Verilen metin

☆ ☆ ☆ ☆ ☆ ☆ ☆

Koronavirüs artık hayatımızın bir parçası. Panik haldeyiz. Bu virüs, zengin-fakir herkesi vuruyor. Ama yoksulluğun yoğun olarak yaşadığı yerlerde daha çok can alıyor. Sosyal güvencesi olan ülke vatandaşları ‘evde kal’ telkinine gönül rahatlığı ile uyarken, özellikle bizim gibi ülkelerde ‘gelecek korkusu’ ön planda…
Koravirüs salgını bize gösterdi ki, kapitalist sistem insanlığı yarı yolda bırakabilir. Hatta bıraktı. Bu sistemin ağırlıklı olarak uygulandığı devletler, servetlerini; imkânları kısıtlı, devlet yardımına muhtaç olan vatandaşları ile paylaşmaya hazır değil. Piyasalar tökezlediği zaman, vatandaş bunun altında kalabiliyor. Kontrol edilebilen, sosyal güvenceye dayalı, sosyal devlet uygulamalı bir sistem olmazsa, vatandaş ortada kalabiliyor.
Avrupa’da bu sosyal güvence ağırlıklı yönetimi, asgari ölçülerde bile olsa uygulayabilen Fransa’da insanlar ‘devlet güvencesini’ kapanmak zorunda oldukları evlerinde hissedebiliyorlar. İşlerini kaybetme, ya da borçlarını ödeyememe duygusunu ‘en az’ yaşayanlar. Almanya da aynı şekilde bu duyguyu vatandaşlarına yaşattı. Hatta ülkede, ‘İyi ki başımızda Başbakan Angela Merkel var’ duygusu yaşanıyor. Yapılan kamuoyu yoklamaları bu kriz ortamında Merkel’e olan güvenin arttığını gösteriyor.

☆ ☆ ☆ ☆ ☆ ☆ ☆

Veriler
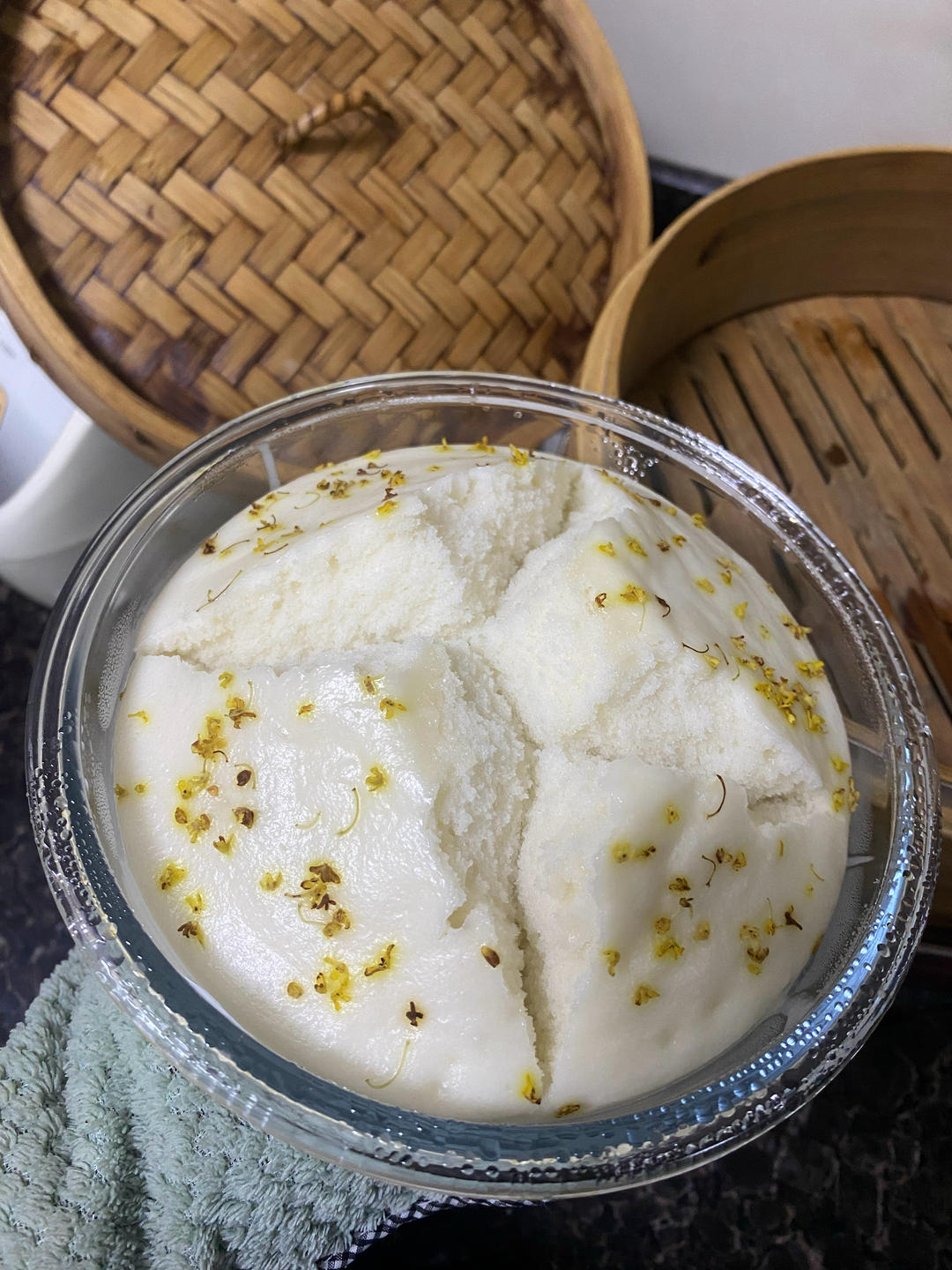 简单好做大米发糕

☆ ☆ ☆ ☆ ☆ ☆ ☆

Görev 1
Salgın ve sosyal devlet konulu metne dayanarak şu soruları yanıtlayın ve yanıtları aynı harflerle işaretleyin:
(a) Metne göre salgın, yoksulluğun yoğun olarak yaşandığı yerlerde ne yapıyor?
(b) Metne göre piyasalar tökezlediğinde vatandaşın başına ne gelebiliyor?
(c) Yapılan kamuoyu yoklamaları kriz ortamında neyi gösteriyor?
Görev 2
Salgın ve sosyal devlet konulu metnin son cümlesinden sonra gelecek bölümü yazarak metni tamamlayın.
Satırlar, metinden ayrı ve bağımsız bir malzemedir.

Yazılı yanıt 1
(a) Daha çok can alıyor.
(b) Vatandaş bunun altında kalabiliyor.
(c) Merkel'e olan güvenin arttığını gösteriyor.

Yazılı yanıt 2
Bu ülkelerde, ‘devlet küçülecek, KİT’ler (Kamu İktisadi Teşekkülleri) özelleştirilecek, faizler serbest bırakılacak, sermaye hareketleri serbest bırakılacak gibi dayatma yok. IMF ya da Dünya Bankası’nı enselerinde hissetmiyorlar.
Salgın krizi akılları başlara getirdi. Mevcut ekonomik sistem sorgulanıyor şimdi. Çünkü bu düzende, kişisel menfaatler, toplumsal faydaların önüne geçer oldu. Artık küresel bir sağlık tehdidi altındayız. Anlaşıldı ki, vatandaşları ancak ‘Sosyal Devlet’ olma hali rahatlatır. Sağlığa, eğitime, çalışma yaşamına yatırımlar, bireyleri, aileleri, o ülkede yaşayan vatandaşları mutlu edebilir.
İnsana yatırım geleceği aydınlatır. Dünyanın en zengin iki bin kişinin serveti, yer küre üzerindeki 4,8 milyar kişinin toplam gelirinden daha fazla.
Gelir dağılımı arasındaki uçurum giderek fazlalaşıyor. Yaşanan bu ‘Koronavirüs’ sürecinden önce zaten ‘kapitalizmin yarattığı’ bir kriz vardı. Özelleştirmelerin sağlık sektörünü ele geçirmesi, vatandaşların ‘parasına göre’ muamele görmesi, şimdi daha ‘görünür’ hale geldi.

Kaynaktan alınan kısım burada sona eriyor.